**Passage given:**

=====

Now for those who don’t know, Kerala is the long coastal state on the SW tip of India, a likely landing spot for someone sailing the Arabian Sea, especially if they were hopping along the southern coast of modern day Iran or Pakistan. It is also about the same distance from Jerusalem as is Spain, a destination St. Paul wanted to reach, and using the operative silk road trade routes would have been entirely feasible. More interestingly, in 1945 when a jar of ancient writings was discovered near Nag Hammadi, Egypt, writings we had never seen before, they contained the Gospel of Thomas a non-biblical gnostic text mentioned by early orthodox theologians as heretical, but nevertheless likely to be dated from the 100’s. So yes, the Gospel of Thomas, and its corresponding Acts of the Saint Thomas, written apparently before 250AD, includes accounts of Thomas’s, (Didymus the Twin- we know him as Doubting Thomas) travels and ministry to King Gundaphorus in India. So yes, Philip, you sent me scouring my library for the historicity of the “Thomas Christians” of India and modern day Syria. While many in this congregation generally trace the lineage of our faith, through two thousand years, back through Europe to Paul and Peter, Philip yours is traced over a the same period, and perhaps a few more miles as well, back to India and possibly the apostle Thomas himself. And since Thomas’s confession of the Lordship of Christ comes before Paul’s, Philip, I think this means you’ve been a Christian longer than the rest of us! Together we represent an encompassing swath of what John Calvin called, the church universal- the whole gathering of believers through time and space. Now we are getting somewhere.

=====

(Extracted rows)
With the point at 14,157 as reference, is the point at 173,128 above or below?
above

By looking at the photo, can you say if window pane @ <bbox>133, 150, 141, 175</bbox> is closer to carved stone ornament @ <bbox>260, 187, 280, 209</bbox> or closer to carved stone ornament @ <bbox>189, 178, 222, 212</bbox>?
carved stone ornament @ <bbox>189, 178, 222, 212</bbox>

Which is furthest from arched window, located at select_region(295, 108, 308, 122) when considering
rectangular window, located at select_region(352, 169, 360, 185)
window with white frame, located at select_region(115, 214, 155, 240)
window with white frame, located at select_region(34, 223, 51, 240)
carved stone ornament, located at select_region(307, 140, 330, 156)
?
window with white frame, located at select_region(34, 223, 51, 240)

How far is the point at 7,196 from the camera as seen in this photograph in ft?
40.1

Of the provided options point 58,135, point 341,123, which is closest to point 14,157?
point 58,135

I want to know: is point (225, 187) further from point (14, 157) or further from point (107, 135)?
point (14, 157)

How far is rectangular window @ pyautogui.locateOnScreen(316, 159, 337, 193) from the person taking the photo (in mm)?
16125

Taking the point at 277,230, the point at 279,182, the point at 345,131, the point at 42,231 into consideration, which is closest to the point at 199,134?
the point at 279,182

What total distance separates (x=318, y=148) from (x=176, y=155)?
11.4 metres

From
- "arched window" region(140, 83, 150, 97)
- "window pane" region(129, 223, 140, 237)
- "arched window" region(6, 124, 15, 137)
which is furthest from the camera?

=====

**Required actions:**
- A) Echo the rows word for word, starting at the line that contains "Taking the point" and ending with the last line of the rows.
- B) Write what comes next in the passage about the Thomas Christians of India, picking up after its final sentence.
The passage about the Thomas Christians of India and the rows have no connection to each other.

**Outputs in order:**
- A)
Taking the point at 277,230, the point at 279,182, the point at 345,131, the point at 42,231 into consideration, which is closest to the point at 199,134?
the point at 279,182

What total distance separates (x=318, y=148) from (x=176, y=155)?
11.4 metres

From
- "arched window" region(140, 83, 150, 97)
- "window pane" region(129, 223, 140, 237)
- "arched window" region(6, 124, 15, 137)
which is furthest from the camera?

- B)
But what if the church is more? What if the church, as the group called and cleansed to be the bride of Christ, is more than just believers? What if God loves all? And what if God has called, foreknown, predestined, and justified all to also be glorified with Christ, in a good place.
Tessa. Inspired by the PC(USA)’s Brief Statement of Faith, you say,
We trust in God.
God created the world
and makes everyone equally in God’s image male and female, of every race and people, to live as one community.
Imagine that.
Imagine all the people
Livin’ life in peace
You
You may say I’m a dreamer
But I’m not the only one.[1]
And neither is John Lennon. Clearly Tessa likes that vision, as does our broader denomination, the PC(USA) which, a dozen years after John Lennon’s release of the song put a similar vision into our Book of Confessions. It is a Biblical vision of all the peoples, all the nations, all the ethnos and genos, indeed all the world- all the asps and adders, all the lions and bears, all the creation, all the cicadas, all things being drawn into the love and unity of God’s holy mountain, a mountain crowned with a cross.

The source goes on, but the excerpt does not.